> [ASSIGNED TASK] Each entry below is to be returned exactly, with any pictures left out.

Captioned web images

+ + +

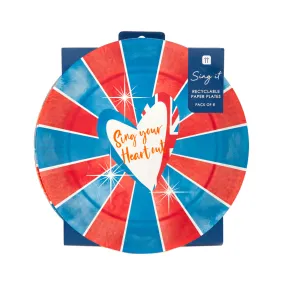 Song Contest British Paper Plates - 8 Pack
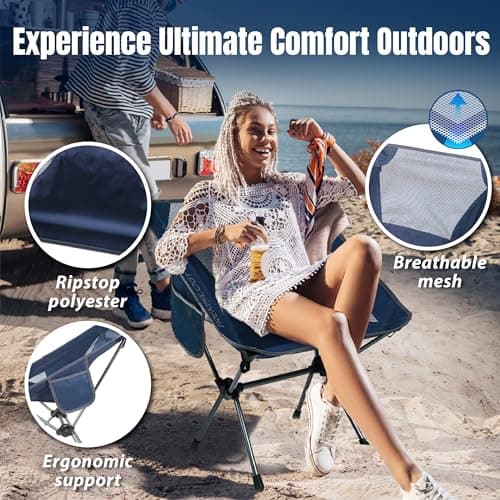 TREKOLOGY YIZI GO Camping Chair – Compact, Foldable, Lightweight 0.9 kg, 136 kg Capacity, Durable Aluminum, Quick Setup, Superior Support, Ideal for Backpacking, Beach, and Outdoor Adventures (Blue) — view 5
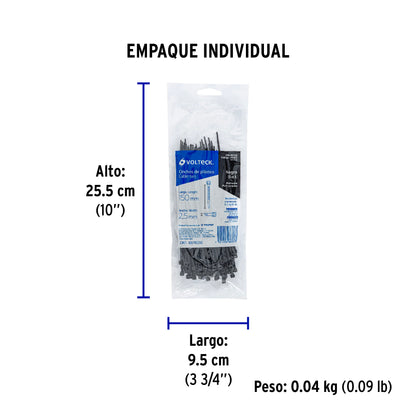 Bolsa con 100 cinchos plásticos 18 lb, 150x2.5 mm, negros | CIN-1815N | 44321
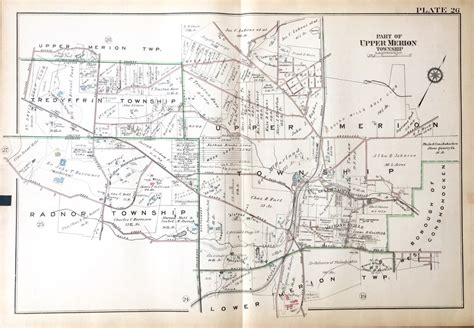 Upper Merion Township Map, Original 1926 Main Line Atlas, Gulph Mills ...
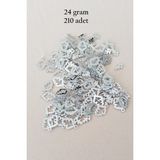 Mbb E-Ticaret Oya Abiye Bileklik Kolye Pleksi Metalik Plastik Pul Gümüş Renk 24 Gram 210 Adet - Bnc573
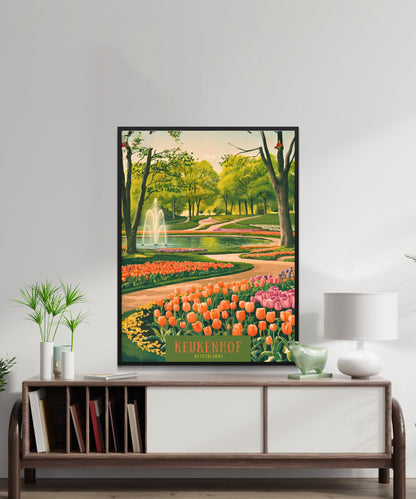 Keukenhof Lake Vintage Travel Poster  - Botanical Garden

+ + +

> [RESPONSE TO THE EXERCISE]
 Song Contest British Paper Plates - 8 Pack
 TREKOLOGY YIZI GO Camping Chair – Compact, Foldable, Lightweight 0.9 kg, 136 kg Capacity, Durable Aluminum, Quick Setup, Superior Support, Ideal for Backpacking, Beach, and Outdoor Adventures (Blue) — view 5
 Bolsa con 100 cinchos plásticos 18 lb, 150x2.5 mm, negros | CIN-1815N | 44321
 Upper Merion Township Map, Original 1926 Main Line Atlas, Gulph Mills ...
 Mbb E-Ticaret Oya Abiye Bileklik Kolye Pleksi Metalik Plastik Pul Gümüş Renk 24 Gram 210 Adet - Bnc573
 Keukenhof Lake Vintage Travel Poster  - Botanical Garden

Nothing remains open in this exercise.